Sunday, October 18, 2009

Unusual Shrub Growing Outside Stonhenge, WA

Have you ever seen this sort of bush before? Peeling back the black-outer-layer of the fruit (pictured) reveals a very hard nut-like shell. [Click on the image to enlarge the photo.]


The above pictured shrub grows just outside of the large Stonehenge monument located in Maryhill, Washington. For more pictures of that trip (that I took yesterday with my husband Doug and a couple of very fun friends) see http://CyberCoven.blogspot.com

4 comments:

CJ S. said...

Tom thinks it's a little Walnut or some kind of Sumack is his guess.

SunTiger said...

I think he may be correct about it being a walnut tree (I brought home a nut . . .will have to go crack it open now). :D

Doesn't the sumac tree have white berries in autumn? {I couldn't see anything like that growing on what really looked more like a bush.} Also, this was growing on a rather desert-type hillside (not in swamplands, which is what I understand the Sumac prefers).

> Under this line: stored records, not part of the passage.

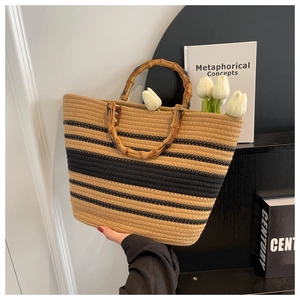 Detail of straw woven tote with black stripes and natural bamboo handle for beach style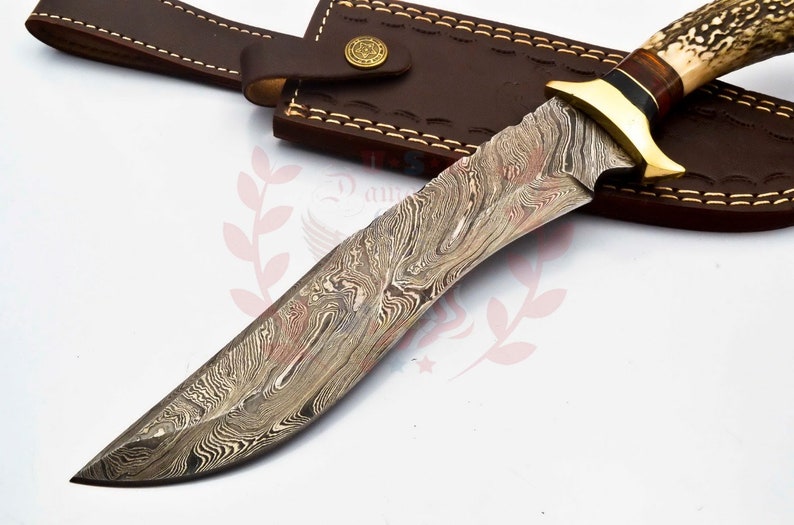 Puede incluir: Un cuchillo de caza con una hoja de acero Damasco y una funda de cuero marr&oacute;n. El mango est&aacute; hecho de asta de ciervo y tiene un acento de lat&oacute;n.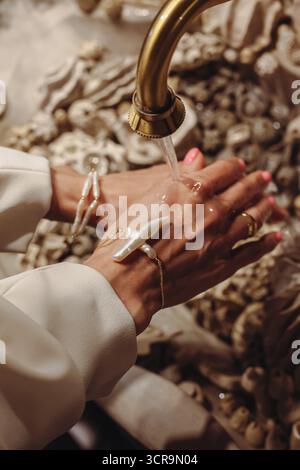 In un bagno elegante, una giovane donna con le perle alla moda si lava le mani in un lavandino a conchiglia splendidamente decorato. La scena è in mostra Foto Stock
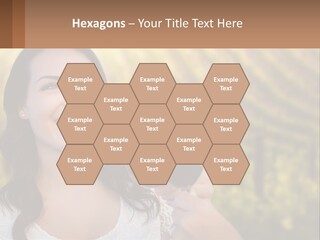 A Woman Holding A Glass Of Wine In Front Of A Vineyard PowerPoint Template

Thank you very much for your feedback . . . makes me even more curious. Must INVESTIGATE now! :D

Anonymous said...

Don't eat the nuts, if bitter. Lots of toxic vegetation are bitter, because they don't want to be eaten.
What Wikipedia shows of Sumac Fruit don't look much like you've got, but Sumac is very different from Poison Sumac, which grows in bogs.
I've no idea what you've got, whether Chestnuts or Hornets'nests.
Arawn Graalrd

Tami Jayne Jackson said...

Yeah. I'm not sure what it is either. The nuts look too perfectly round for a walnut (if ya ask me).

(I wouldn't eat something I didn't know for certain was edible.)